◆ READING TEXT ◆
Keir Choreographic Award: Carissa Lee reviews The Wetness and Memoir for Rivers and the Dictator
She’s slippery, she’s fish, she’s hard to catch and she’s meant to be. She’ll slip through your fingers, no matter how big and wide they are, lost from your sight she’s saying, “you can’t have me”.
The Wetness, by Bhenji Ra
Red lighting, a sound mixing desk in the centre up-stage. A white heart propped up house-right. A figure enters silhouetted against the dim red cyclorama (Angel Ho) wearing a ridiculously huge Matador-esque hat.
Ho begins the music. It’s gloriously nightmarish, industrial and epic. If Beastie Boys, Trent Reznor, Joey Jordison and some random person breaking glass decided to collaborate, this might have been the end result. I honestly loved it.
The volume in the space was okay for me, but I like to hang out in mosh pits and listen to industrial goth music. I’m not sure if it was the right volume for every patron in attendance. The person sitting next to me covered her ears for most of the musical intro.
WhenBhenji Ra enters she’s wearing what looks at first like a furry koala costume, but then you realise it’s actually a heart on her head, not ears. The costume is blue and scaly, with hearts on the stomach, buttocks and legs, her outfit is padded to create a Kardashian-like figure of amplified thighs and buttocks. Considering the heat in that room, I couldn’t help thinking, fuck wearing all that gear.
She moves slowly, dragging her feet with an intoxicated sway that turns into intricate foot movement, her face vacant and expressionless. We hear her heavy breathing, and realise that she’s mic’d up. As her character begins to emerge through her movement and breath, Ra meets the eyes of audience members, mouthing words. She makes random vocal sounds (the mic was way too loud for this) accompanied by even darker music. Ho emerges from the behind the sound desk to record her on his phone, projecting her image onto the big white heart.
Ra approaches the front row, takes off the glittery blue heart she’s wearing on her head and puts it on an audience member. She starts repeating the phrases “slipping, bad bitch”, an echo of the generic vocal filler that we often hear in modern pop music, gyrating sexily in her furry get up.

◆ DATA ◆
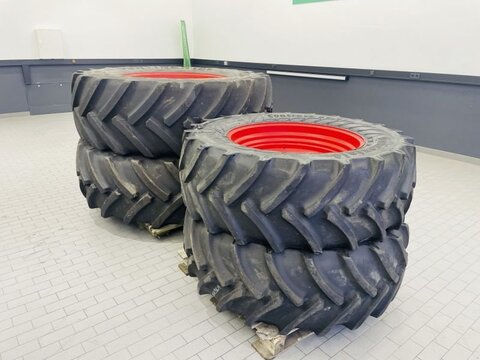 RADSATZ 540/65R34 650/75R42 2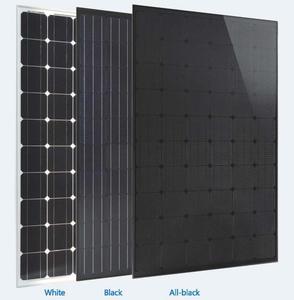 แผงโซลาร์เซลล์ PWSOLAR 12V 24V 250 วัตต์ IBC HJT PERC 72 เซลล์/64 เซลล์/60 เซลล์ ประสิทธิภาพ 18-21% โฟโตโวลตาอิก 250Wp รุ่น PW250Wp-60M 2 - Product Image 4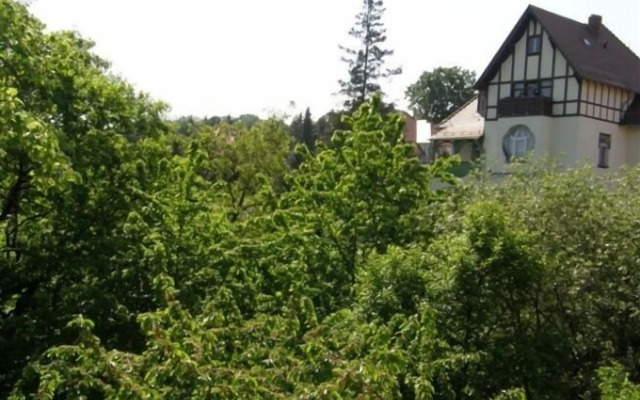 Villa Bellevue Dresden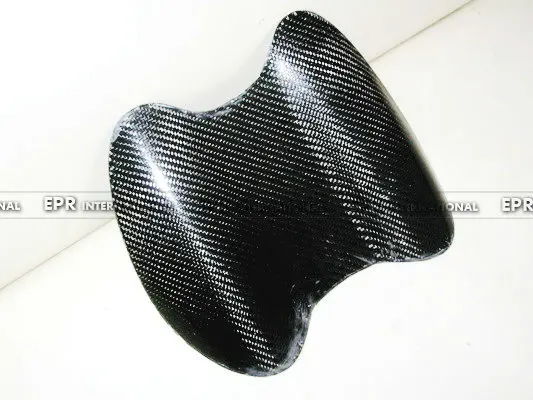 Car Styling For Mitsubishi Evolution EVO 10 Carbon Fiber Dash Cover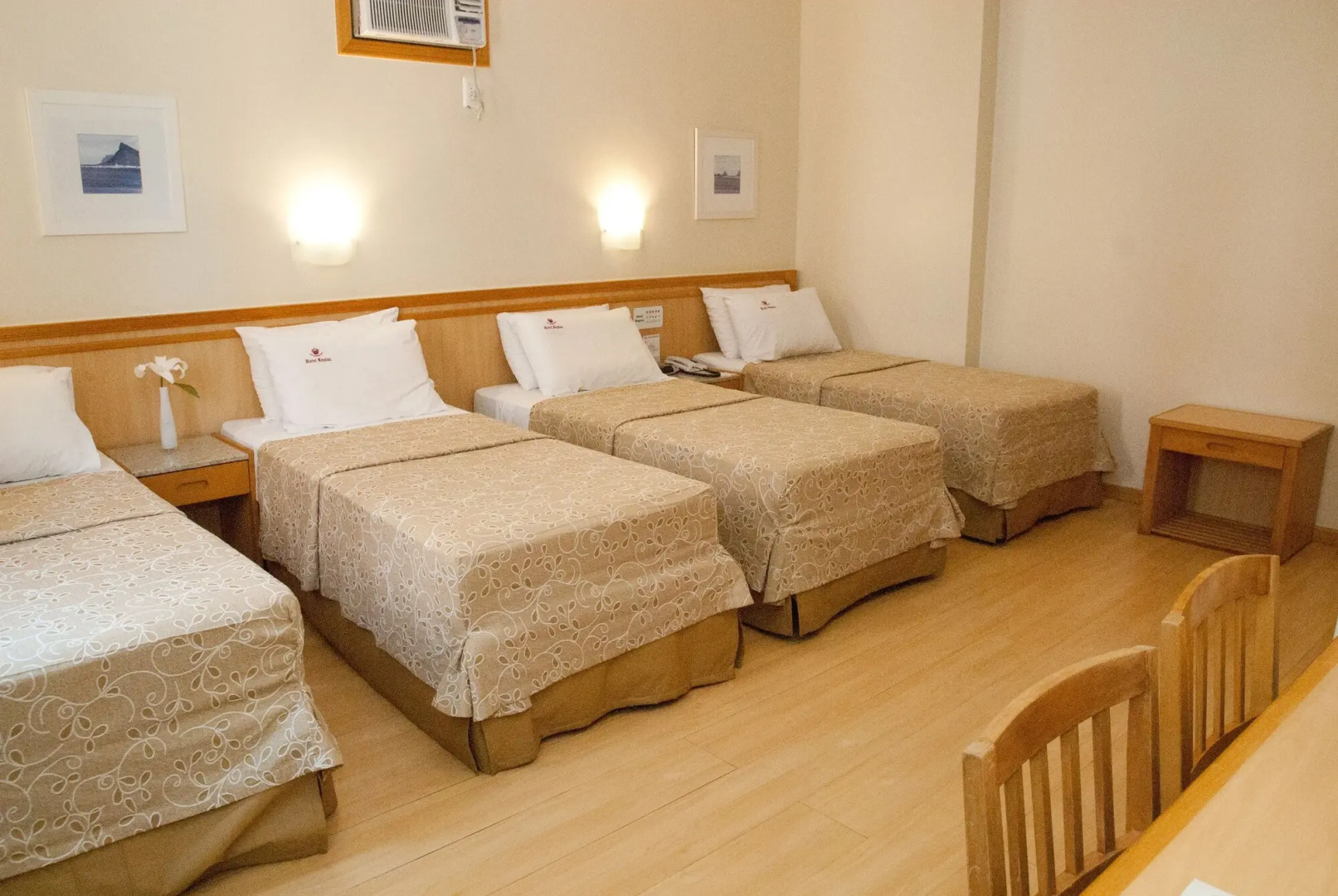 Photo - Hotel Regina Rio de Janeiro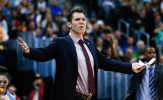 HLV Luke Walton không sợ bị Lakers sa thải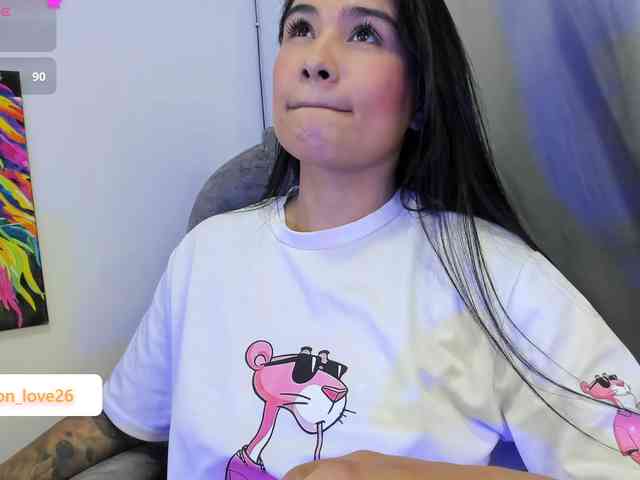 allisonlove69 webcam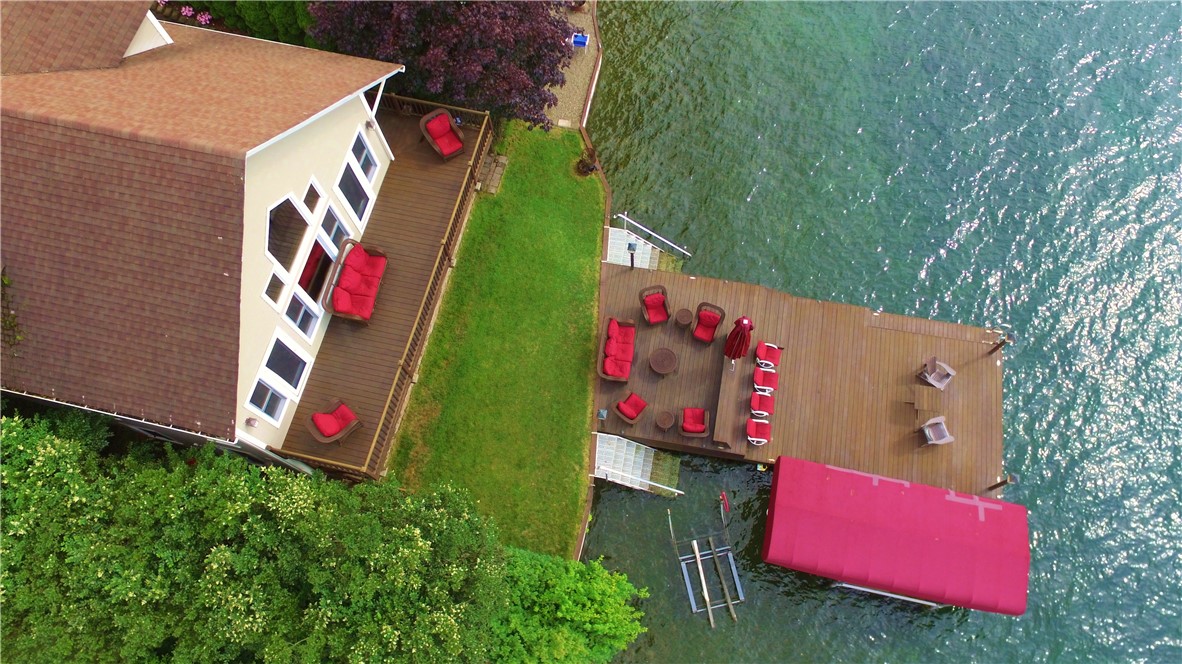 669 East Lake Road Barrington, NY 14527 - Photo 41 of 42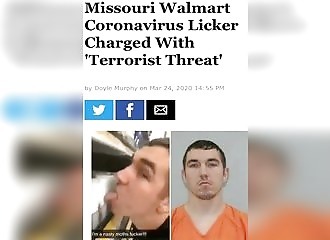 Les photos fun et insolites du 26 mars 2020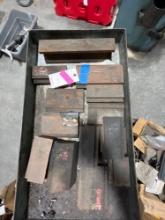 Assorted Lot of Dies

◆ COMPLETE THE FOLLOWING ◆
- A) Retype the review of The Wetness from "Keir Choreographic Award: Carissa" to "huge Matador-esque hat.".
- B) List the musicians the review of The Wetness names as imagined collaborators on the music.
- C) Carry on the review of The Wetness after its last sentence.

◆ ANSWERS TO THE PROBLEMS ◆
- A)
Keir Choreographic Award: Carissa Lee reviews The Wetness and Memoir for Rivers and the Dictator
She’s slippery, she’s fish, she’s hard to catch and she’s meant to be. She’ll slip through your fingers, no matter how big and wide they are, lost from your sight she’s saying, “you can’t have me”.
The Wetness, by Bhenji Ra
Red lighting, a sound mixing desk in the centre up-stage. A white heart propped up house-right. A figure enters silhouetted against the dim red cyclorama (Angel Ho) wearing a ridiculously huge Matador-esque hat.

- B) Beastie Boys, Trent Reznor, Joey Jordison

- C)
This performance has an edgy burlesque feel to it. Ra seems to be satirising contemporary sexuality with a persona of the breathy diva. She uses the audience to emphasise her status, through unwavering eye contact and the direct address of sexualised lines. She asks audiences members to assist with her costume change, although she’s not invasive, but it was comic when the audience members attempted to comply. Despite the audiences’ apprehension or giggly awkwardness at this engagement with her, played up the interaction like they wanted her, and she was resisting them.
Ra’s cheekiness sifting into her performance was my favourite part. She keeps up the sexy façade, even when when there was a bit of a wardrobe malfunction with some unruly boots. It didn’t matter: Ra made light of it, but still absolutely owned it.
Watching Ra own the space, control the audience, and immerse herself in her performance made me envy her freedom and her confidence. Whether she was wearing that furry onesie, or the stunning lingerie that was revealed underneath, she was beyond expectations, requirement or consequence. Whether we liked it or not, she was the bad bitch in the room. One of the strongest performances, and definitely the most enjoyable, of the two KCA programs.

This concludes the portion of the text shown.